Firstly, lower your caffeine intake, especially at night. A good rule of thumb is to have your last coffee or cola in the late afternoon—at least six hours before bedtime. If you are a coffee lover, switch to decaf in the evening.
Next, look at any other stimulants you may be ingesting such as cigarettes, medications and chocolate. Cigarettes contain a range of stimulants so smoking before bedtime is generally not a good idea if you want to sleep well. Some medications have sleeplessness as a contraindication. Check the leaflet.
Have your taken the traditional Spanish custom of siesta? If so, try to keep it to under 45 minutes. More than that might disturb your evening sleep.
Alcohol, though a relaxant, is unhelpful for restful unbroken sleep. As ever, avoid excess, especially in the evening and close to bedtime.
Big meals or spicy dinners late in the evening will make it difficult for your body to offer you a tranquil night. Try to eat your main meal four hours before bedtime with a light snack later if you need it.
Going to the gym or other physical exercise is of course good for the body, but exercising in the evening can be stimulating and unhelpful in terms of sleep. If possible, try moving your exercise routine to an earlier time of day and see if that makes a difference.
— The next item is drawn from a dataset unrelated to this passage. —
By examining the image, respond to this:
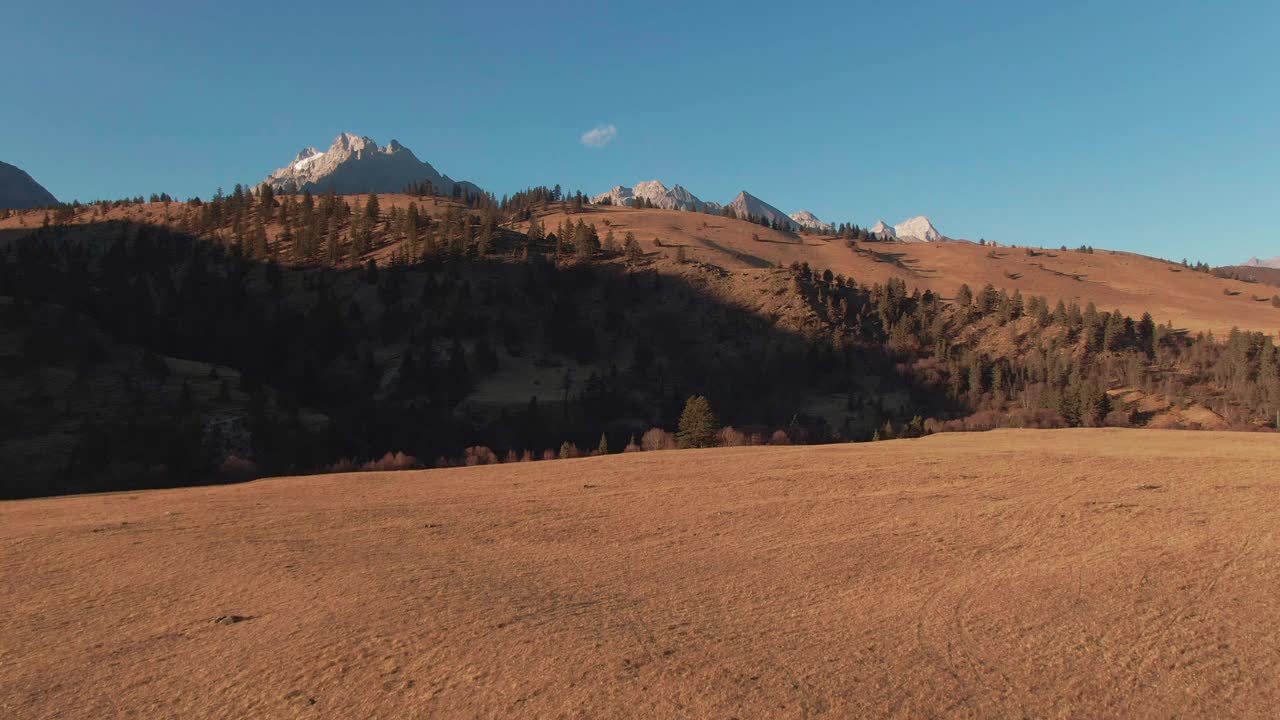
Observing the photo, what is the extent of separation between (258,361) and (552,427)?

One other important thing: Make sure your bedroom is a place to sleep (and, yes, have sex) rather than an electronic entertainment centre. TVs, computers and Blackberries in the bedroom mitigate against restful sleep. Last month the US National Sleep Foundation’s latest poll concluded that 43 percent of Americans say they rarely or never get a good night’s sleep and that 95 percent of them use electronic devices within an hour before going to bed. Apart from the mental activation, the energy emanating from these devices is detrimental to the sleep-onset process.
If you’ve made all the necessary changes and are still having difficulty sleeping, there are psychological and medical treatments. There are popular medications available for helping with insomnia, but be careful about taking them for too long as they can become addictive. Always seek a doctor’s advice, follow the dosage guidelines and revisit the doctor at agreed intervals. Therapies such as CBT and hypnotherapy are indicated for the psychological part. If you are having recurring or overly active thoughts while trying to get to sleep, or dread going to bed for fear of not getting a good night’s sleep, or are generally stressed in your daily life and can’t seem to switch off at night, these are good options to explore. Lack of sleep can be linked to depression, but it can also be a passing phase and can often be treated. As ever, it´s best to seek professional guidance. One other piece of over-the-counter advice that may be helpful to city-dwellers - remember the earplugs!